1°caso Il più semplice, c'è potere d'agenda ma non c'è voto strategico; prendendo in considerazione la tabella precedente:
B vs C = B
B vs A = B il potere d'agenda non è servito per imporre l'approvazione della legge, ma ha almeno impedito che passasse l'opzione meno gradita, portando a un risultato soddisfacente.
2°caso: è introdotto il potere d'agenda e il voto strategico dei soli favorevoli ( di chi detiene il potere d'agenda). In questo caso si vanno ad invertire le due alternative prese in considerazione, B e C:
A C B In questo caso B vs C = C
B A C C vs A = A
C B A I favorevoli nel voto B vs C non potendo votare A, votano C, la loro alternative più sgradita, perché consci che se votassero B perderebbero ogni possibilità di far passare la proposta di legge che invece in questo modo passa. Quando il potere d'agenda viene unito al voto strategico si ottiene il risultato MASSIMO.

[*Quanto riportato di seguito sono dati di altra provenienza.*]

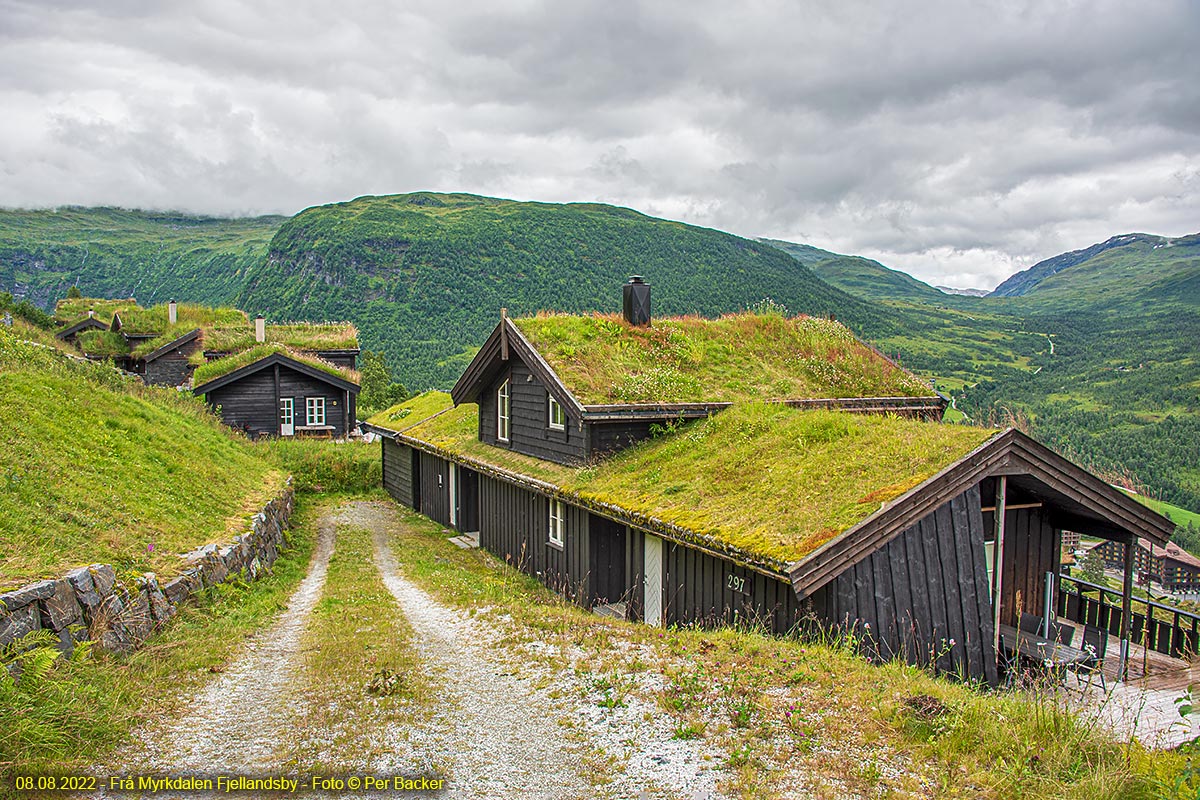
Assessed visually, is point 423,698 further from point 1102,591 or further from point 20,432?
point 1102,591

3°caso: è introdotto il potere d'agenda e il voto strategico, non solo dei favorevoli (di chi detiene il potere d'agenda), ma anche dei contrari. In questo casi si vanno ad invertire le due alternative (B e C) di entrambi i gruppi:
A C B In questo caso B vs C = B
B A C B vs A = B
B C A Passa in questo caso l'emendamento ma è neutralizzato il potere d'agenda e la tendenza a manipolare il voto per introdurre la pena di morte.
Il potere d'agenda e il voto strategico, in quanto tecniche correlative di manipolazione del voto, tendono a influire significativamente sull'esito delle scelte collettive. Gruppi di minoranza o perdenti possono ricorrere alla manipolazione dell'agenda per introdurre nuove questioni politiche.